Porém, esses rituais não o salvam da condenação / do Inferno, porque enganou e


roubou o povo através da sua profissão (v. 326 e 327) e durante muitos anos, foi
desonesto e porque a sua devoção religiosa era falsa, já que, na realidade, ele não
confessava todos os seus pecados, uma vez que não esperava morrer (v. 324 e
325).

– O Anjo acusa o Sapateiro de vir carregado (v. 347) e não há espaço na sua barca
para tal carga. Há um jogo de palavras entre “coser” e “cozer” (palavras homófonas)
que está subentendido na resposta do Anjo. O Sapateiro pergunta-lhe se vai exercer a
sua profissão no Inferno (coser sapatos no Inferno – v. 360 e 361), mas o Anjo
responde-lhe que é ele próprio que vai cozer no fogo infernal (ser cozinhado) –
“Escrito estás no caderno das ementas infernais” (v.362 e 363).

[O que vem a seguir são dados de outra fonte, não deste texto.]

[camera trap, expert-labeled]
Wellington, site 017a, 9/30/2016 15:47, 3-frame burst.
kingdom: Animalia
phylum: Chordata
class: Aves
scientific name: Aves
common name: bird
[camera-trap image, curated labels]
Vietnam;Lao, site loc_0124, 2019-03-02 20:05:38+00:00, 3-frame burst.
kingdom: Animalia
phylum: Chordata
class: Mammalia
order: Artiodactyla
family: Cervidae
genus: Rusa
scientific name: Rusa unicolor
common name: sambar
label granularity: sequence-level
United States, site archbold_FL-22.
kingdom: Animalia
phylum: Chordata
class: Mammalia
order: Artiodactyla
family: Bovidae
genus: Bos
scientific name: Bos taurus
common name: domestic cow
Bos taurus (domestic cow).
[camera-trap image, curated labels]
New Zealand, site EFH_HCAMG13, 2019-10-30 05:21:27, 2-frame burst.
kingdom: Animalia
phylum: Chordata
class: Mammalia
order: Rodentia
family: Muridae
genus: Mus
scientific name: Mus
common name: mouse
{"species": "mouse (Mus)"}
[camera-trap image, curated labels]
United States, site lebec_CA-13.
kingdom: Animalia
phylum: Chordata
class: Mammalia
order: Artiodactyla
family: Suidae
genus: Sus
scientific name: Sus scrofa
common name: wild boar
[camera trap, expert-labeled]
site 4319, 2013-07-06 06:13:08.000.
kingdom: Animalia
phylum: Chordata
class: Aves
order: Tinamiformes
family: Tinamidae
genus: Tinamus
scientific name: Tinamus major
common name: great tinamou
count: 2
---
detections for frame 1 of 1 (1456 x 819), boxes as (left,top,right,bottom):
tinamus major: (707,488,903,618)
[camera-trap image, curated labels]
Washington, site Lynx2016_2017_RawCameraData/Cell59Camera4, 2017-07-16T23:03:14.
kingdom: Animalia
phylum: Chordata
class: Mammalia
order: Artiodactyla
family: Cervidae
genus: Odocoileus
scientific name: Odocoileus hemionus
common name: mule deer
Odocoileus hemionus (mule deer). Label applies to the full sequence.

– A lição de moral que Gil Vicente pretende transmitir com esta cena é a de que o
cumprimento dos preceitos/rituais religiosos só ajudará quem levar uma vida
verdadeiramente honesta, independentemente da sua profissão; só ajudará
alguém cujas ações estejam ligadas ao Bem e a quem cumprir os preceitos
religiosos de forma correta e com devoção.